EXCERPTED TEXT section start

Research by BU’s Professor Ann Luce has been cited in a House of Commons report around improving NHS mental health services.
The report was produced by the House of Commons Public Accounts Committee, which heard evidence of increasing pressures on NHS mental health staff at a time of spiking demand.
Professor Luce provided written evidence around the suicide risk to NHS mental health staff and the impact that it has on care, which served as the underpinning evidence for one of six recommendations that the committee made in the report.
Professor Luce, a Professor of Journalism and Health Communication at BU, has been researching in the area of suicide prevention for over 18 years, including research into mental health and suicide in the NHS.
The inquiry heard that 17,000 staff (12%) left the NHS mental health workforce in 2021-22, up from pre-pandemic levels of around 14,000 a year. Those citing work-life balance reasons for leaving increased from 4% in 2012-13 to 14% in 2021-22, and the percentage of days lost from the workforce due to psychiatric reasons has doubled in a decade.

EXCERPTED TEXT section end

* ACTIONS TO TAKE
• 1. Update the text on Professor Luce's research, starting at the words "Research by BU’s" and ending after "of spiking demand.", with "House of Commons" replaced by "UK Parliament".
• 2. Summarize the text on Professor Luce's research in two sentences.
The lines after this text have nothing to do with it.

RECORDED INFORMATION section start

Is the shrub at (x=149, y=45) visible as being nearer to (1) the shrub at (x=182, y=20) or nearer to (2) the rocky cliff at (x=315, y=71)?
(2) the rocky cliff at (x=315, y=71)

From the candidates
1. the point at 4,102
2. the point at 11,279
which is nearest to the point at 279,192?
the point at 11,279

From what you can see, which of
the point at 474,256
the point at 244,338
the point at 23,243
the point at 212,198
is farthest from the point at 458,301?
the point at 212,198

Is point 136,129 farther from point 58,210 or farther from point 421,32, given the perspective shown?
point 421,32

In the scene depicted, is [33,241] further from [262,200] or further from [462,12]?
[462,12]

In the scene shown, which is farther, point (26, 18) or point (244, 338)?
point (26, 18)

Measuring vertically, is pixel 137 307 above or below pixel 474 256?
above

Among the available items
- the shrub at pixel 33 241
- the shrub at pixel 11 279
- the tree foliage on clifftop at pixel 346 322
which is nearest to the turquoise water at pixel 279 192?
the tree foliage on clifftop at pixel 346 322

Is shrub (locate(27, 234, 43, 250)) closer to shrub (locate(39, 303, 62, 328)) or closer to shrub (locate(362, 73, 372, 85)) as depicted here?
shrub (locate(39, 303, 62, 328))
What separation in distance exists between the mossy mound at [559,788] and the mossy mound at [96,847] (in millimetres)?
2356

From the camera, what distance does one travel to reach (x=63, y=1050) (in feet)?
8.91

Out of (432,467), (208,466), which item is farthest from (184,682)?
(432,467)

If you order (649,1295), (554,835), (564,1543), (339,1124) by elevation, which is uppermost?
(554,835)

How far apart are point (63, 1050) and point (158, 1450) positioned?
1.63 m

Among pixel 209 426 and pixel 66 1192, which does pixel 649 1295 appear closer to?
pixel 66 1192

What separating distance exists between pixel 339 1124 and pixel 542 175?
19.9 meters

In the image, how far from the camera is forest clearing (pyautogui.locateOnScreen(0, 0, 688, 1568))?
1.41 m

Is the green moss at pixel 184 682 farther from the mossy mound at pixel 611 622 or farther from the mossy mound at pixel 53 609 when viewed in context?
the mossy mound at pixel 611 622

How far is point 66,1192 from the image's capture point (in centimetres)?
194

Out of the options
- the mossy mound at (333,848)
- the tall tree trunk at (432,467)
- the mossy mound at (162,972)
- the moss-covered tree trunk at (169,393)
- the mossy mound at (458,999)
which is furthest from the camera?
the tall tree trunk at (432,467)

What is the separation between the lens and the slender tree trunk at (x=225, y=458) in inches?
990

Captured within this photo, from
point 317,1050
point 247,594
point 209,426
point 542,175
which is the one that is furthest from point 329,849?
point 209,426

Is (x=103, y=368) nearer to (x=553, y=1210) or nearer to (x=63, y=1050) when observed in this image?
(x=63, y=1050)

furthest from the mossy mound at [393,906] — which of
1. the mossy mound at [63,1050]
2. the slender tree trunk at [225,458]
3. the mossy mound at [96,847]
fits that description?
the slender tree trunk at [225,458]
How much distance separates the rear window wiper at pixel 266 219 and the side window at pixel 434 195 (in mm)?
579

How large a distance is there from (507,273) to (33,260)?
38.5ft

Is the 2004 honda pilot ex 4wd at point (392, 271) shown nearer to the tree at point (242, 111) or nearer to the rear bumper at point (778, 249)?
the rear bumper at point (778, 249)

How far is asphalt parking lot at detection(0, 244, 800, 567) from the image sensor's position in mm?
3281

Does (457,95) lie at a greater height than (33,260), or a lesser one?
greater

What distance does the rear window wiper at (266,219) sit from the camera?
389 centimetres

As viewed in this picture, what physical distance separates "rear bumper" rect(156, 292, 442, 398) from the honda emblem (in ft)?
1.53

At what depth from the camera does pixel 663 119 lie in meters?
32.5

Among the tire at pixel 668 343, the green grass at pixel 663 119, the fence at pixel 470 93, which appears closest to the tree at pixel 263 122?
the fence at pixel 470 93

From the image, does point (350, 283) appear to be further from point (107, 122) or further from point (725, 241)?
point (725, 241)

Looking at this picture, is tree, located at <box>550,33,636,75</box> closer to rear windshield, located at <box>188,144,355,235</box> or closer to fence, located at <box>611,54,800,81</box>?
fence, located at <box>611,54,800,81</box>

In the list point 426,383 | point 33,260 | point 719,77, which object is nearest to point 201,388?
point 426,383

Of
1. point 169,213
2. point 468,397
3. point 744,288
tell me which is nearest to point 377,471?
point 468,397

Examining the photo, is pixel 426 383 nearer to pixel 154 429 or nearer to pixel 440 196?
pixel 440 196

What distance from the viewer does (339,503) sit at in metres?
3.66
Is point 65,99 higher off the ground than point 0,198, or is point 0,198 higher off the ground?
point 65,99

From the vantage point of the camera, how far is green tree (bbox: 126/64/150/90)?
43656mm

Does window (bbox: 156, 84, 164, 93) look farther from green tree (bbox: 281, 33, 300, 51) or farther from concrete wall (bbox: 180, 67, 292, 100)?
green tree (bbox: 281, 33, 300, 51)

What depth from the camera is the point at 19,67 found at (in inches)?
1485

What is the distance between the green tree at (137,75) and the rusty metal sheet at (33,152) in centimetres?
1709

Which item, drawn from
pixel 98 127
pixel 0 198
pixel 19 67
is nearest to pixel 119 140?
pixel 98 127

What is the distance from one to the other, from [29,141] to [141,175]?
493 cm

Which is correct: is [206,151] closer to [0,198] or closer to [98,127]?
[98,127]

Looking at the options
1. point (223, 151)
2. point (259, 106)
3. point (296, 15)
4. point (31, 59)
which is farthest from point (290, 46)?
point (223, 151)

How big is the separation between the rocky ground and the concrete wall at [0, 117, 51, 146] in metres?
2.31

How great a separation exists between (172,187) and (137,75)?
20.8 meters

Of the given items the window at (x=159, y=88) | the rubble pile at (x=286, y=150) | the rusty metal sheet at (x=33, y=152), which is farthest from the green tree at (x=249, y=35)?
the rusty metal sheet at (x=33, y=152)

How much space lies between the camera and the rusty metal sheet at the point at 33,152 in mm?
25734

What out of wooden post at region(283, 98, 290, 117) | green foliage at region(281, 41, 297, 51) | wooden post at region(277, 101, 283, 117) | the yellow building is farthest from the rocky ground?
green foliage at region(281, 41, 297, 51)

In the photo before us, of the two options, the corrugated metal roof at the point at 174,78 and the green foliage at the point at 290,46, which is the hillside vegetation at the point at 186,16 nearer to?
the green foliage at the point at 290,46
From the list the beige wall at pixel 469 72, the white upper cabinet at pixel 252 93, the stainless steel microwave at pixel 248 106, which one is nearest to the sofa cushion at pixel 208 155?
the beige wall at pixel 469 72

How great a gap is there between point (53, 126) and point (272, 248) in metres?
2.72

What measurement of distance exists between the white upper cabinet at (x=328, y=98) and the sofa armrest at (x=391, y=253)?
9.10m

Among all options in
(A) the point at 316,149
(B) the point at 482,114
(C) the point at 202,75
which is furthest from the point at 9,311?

RECORDED INFORMATION section end

* SOLVED TASKS
• 1.
Research by BU’s Professor Ann Luce has been cited in a UK Parliament report around improving NHS mental health services.
The report was produced by the UK Parliament Public Accounts Committee, which heard evidence of increasing pressures on NHS mental health staff at a time of spiking demand.

• 2. Written evidence from BU's Professor Ann Luce on suicide risk to NHS mental health staff underpinned one of six recommendations in a House of Commons Public Accounts Committee report on improving NHS mental health services. The committee heard that pressures on staff are rising amid spiking demand, with 17,000 staff leaving the NHS mental health workforce in 2021-22 and days lost to psychiatric reasons doubling in a decade.